Ordered—That the amendments be considered forthwith.

On the motion of Mr Cameron (Parliamentary Secretary to the Treasurer), the amendments were disagreed to, after debate.

Mr Cameron presented reasons, which were circulated, and are as follows:

Reasons of the House of Representatives for disagreeing to the amendments of the Senate

Senate Amendments 1 and 2

These amendments make a number of variations to a Bill which was drafted to implement a commitment made by the Commonwealth at the Ministerial Meeting on Public Liability Insurance on Friday 15 November 2002. At that meeting, the Commonwealth agreed to legislate to implement recommendations 19 and 20 of the Review of the Law of Negligence, preventing individuals, and the Australian Competition and Consumer Commission in a representative capacity, from bringing actions for damages for personal injuries or death resulting from contraventions of Division 1 of Part V of the Trade Practices Act 1974. The Bill is designed to complement State and Territory initiatives directed to ensuring that outcomes in negligence actions reflect community expectations.

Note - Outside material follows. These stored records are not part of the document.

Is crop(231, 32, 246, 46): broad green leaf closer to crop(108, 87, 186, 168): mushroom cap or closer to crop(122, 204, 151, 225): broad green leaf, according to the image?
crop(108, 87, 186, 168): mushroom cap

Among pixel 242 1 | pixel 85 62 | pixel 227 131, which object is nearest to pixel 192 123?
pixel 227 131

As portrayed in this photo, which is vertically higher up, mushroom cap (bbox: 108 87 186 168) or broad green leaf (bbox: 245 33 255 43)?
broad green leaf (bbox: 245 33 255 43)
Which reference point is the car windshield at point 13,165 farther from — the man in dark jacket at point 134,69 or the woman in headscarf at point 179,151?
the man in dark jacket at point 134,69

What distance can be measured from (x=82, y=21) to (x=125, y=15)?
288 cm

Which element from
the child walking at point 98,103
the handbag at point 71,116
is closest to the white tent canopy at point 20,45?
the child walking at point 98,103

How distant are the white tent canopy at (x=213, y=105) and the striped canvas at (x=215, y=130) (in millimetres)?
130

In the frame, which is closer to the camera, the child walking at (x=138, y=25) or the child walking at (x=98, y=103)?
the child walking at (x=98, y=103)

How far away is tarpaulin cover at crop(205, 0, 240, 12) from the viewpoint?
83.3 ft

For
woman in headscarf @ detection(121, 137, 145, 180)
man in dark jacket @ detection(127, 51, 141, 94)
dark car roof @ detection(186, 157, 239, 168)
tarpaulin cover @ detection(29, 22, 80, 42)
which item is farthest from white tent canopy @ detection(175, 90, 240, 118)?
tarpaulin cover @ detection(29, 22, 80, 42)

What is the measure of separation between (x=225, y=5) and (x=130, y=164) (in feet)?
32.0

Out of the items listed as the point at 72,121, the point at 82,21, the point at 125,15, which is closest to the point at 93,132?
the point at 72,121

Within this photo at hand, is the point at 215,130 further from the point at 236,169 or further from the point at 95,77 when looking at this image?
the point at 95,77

At the Council of Australian Governments' (COAG) meeting on Friday 6 December 2002, COAG noted the Commonwealth's commitment to amend the Trade Practices Act 1974to ensure that State and Territory legislation will not be compromised. Acceptance of the amendments would fail to address the potential of the Trade Practices Act 1974 being used as a no-fault alternative to claims of negligence, allowing State and Territory reforms to be evaded and undermined.

A majority of the State and Territory Governments, New South Wales, Western Australia, South Australia, Tasmania, the Australian Capital Territory and the Northern Territory, have written providing support for the approach adopted by the Commonwealth.

The House of Representatives therefore does not accept these amendments.

On the motion of Mr Cameron, the reasons were adopted.